PROVIDED ENTRIES: Begin

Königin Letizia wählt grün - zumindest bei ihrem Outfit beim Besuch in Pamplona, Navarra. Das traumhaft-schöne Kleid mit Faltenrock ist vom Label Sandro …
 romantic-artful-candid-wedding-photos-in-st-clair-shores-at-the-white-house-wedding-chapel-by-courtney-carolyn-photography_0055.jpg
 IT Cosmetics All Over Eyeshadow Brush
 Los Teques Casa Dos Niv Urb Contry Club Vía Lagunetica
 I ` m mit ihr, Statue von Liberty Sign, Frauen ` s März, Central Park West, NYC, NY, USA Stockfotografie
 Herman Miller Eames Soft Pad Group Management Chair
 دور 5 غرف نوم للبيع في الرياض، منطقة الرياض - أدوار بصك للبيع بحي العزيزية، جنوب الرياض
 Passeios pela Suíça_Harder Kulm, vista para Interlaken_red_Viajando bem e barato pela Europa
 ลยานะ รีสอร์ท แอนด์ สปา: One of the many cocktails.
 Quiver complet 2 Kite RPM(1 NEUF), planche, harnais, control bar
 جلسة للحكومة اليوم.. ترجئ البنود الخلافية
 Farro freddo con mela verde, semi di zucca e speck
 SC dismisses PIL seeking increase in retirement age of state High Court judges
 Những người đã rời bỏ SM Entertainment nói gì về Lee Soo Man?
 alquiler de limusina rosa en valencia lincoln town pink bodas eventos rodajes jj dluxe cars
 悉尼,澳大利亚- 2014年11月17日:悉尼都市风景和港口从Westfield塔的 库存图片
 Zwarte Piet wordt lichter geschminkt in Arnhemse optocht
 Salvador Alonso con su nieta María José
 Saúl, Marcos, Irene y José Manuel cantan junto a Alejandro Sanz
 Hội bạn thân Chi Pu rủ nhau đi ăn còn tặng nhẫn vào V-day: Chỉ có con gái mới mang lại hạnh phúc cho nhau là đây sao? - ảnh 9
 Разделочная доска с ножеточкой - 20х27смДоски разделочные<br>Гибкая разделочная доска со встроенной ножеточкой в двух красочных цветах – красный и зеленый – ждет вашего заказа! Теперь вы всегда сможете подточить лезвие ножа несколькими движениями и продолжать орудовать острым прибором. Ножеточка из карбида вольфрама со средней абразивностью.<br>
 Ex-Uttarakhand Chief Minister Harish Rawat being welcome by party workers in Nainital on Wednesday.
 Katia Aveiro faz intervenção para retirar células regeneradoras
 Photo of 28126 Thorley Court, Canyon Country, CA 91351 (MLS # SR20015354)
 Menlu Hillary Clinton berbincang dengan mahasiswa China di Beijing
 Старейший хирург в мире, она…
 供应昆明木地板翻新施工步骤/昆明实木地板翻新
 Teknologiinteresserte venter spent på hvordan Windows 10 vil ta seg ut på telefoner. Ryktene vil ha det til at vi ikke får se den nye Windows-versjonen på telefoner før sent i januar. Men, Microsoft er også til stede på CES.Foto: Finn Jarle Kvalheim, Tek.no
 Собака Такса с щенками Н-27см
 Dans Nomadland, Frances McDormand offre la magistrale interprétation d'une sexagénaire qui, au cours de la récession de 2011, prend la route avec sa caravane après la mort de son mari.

PROVIDED ENTRIES: End

◆ **PROBLEM**: Nothing should be dropped. Retype each line above as it is.

◆ **RESULT**:
Königin Letizia wählt grün - zumindest bei ihrem Outfit beim Besuch in Pamplona, Navarra. Das traumhaft-schöne Kleid mit Faltenrock ist vom Label Sandro …
 romantic-artful-candid-wedding-photos-in-st-clair-shores-at-the-white-house-wedding-chapel-by-courtney-carolyn-photography_0055.jpg
 IT Cosmetics All Over Eyeshadow Brush
 Los Teques Casa Dos Niv Urb Contry Club Vía Lagunetica
 I ` m mit ihr, Statue von Liberty Sign, Frauen ` s März, Central Park West, NYC, NY, USA Stockfotografie
 Herman Miller Eames Soft Pad Group Management Chair
 دور 5 غرف نوم للبيع في الرياض، منطقة الرياض - أدوار بصك للبيع بحي العزيزية، جنوب الرياض
 Passeios pela Suíça_Harder Kulm, vista para Interlaken_red_Viajando bem e barato pela Europa
 ลยานะ รีสอร์ท แอนด์ สปา: One of the many cocktails.
 Quiver complet 2 Kite RPM(1 NEUF), planche, harnais, control bar
 جلسة للحكومة اليوم.. ترجئ البنود الخلافية
 Farro freddo con mela verde, semi di zucca e speck
 SC dismisses PIL seeking increase in retirement age of state High Court judges
 Những người đã rời bỏ SM Entertainment nói gì về Lee Soo Man?
 alquiler de limusina rosa en valencia lincoln town pink bodas eventos rodajes jj dluxe cars
 悉尼,澳大利亚- 2014年11月17日:悉尼都市风景和港口从Westfield塔的 库存图片
 Zwarte Piet wordt lichter geschminkt in Arnhemse optocht
 Salvador Alonso con su nieta María José
 Saúl, Marcos, Irene y José Manuel cantan junto a Alejandro Sanz
 Hội bạn thân Chi Pu rủ nhau đi ăn còn tặng nhẫn vào V-day: Chỉ có con gái mới mang lại hạnh phúc cho nhau là đây sao? - ảnh 9
 Разделочная доска с ножеточкой - 20х27смДоски разделочные<br>Гибкая разделочная доска со встроенной ножеточкой в двух красочных цветах – красный и зеленый – ждет вашего заказа! Теперь вы всегда сможете подточить лезвие ножа несколькими движениями и продолжать орудовать острым прибором. Ножеточка из карбида вольфрама со средней абразивностью.<br>
 Ex-Uttarakhand Chief Minister Harish Rawat being welcome by party workers in Nainital on Wednesday.
 Katia Aveiro faz intervenção para retirar células regeneradoras
 Photo of 28126 Thorley Court, Canyon Country, CA 91351 (MLS # SR20015354)
 Menlu Hillary Clinton berbincang dengan mahasiswa China di Beijing
 Старейший хирург в мире, она…
 供应昆明木地板翻新施工步骤/昆明实木地板翻新
 Teknologiinteresserte venter spent på hvordan Windows 10 vil ta seg ut på telefoner. Ryktene vil ha det til at vi ikke får se den nye Windows-versjonen på telefoner før sent i januar. Men, Microsoft er også til stede på CES.Foto: Finn Jarle Kvalheim, Tek.no
 Собака Такса с щенками Н-27см
 Dans Nomadland, Frances McDormand offre la magistrale interprétation d'une sexagénaire qui, au cours de la récession de 2011, prend la route avec sa caravane après la mort de son mari.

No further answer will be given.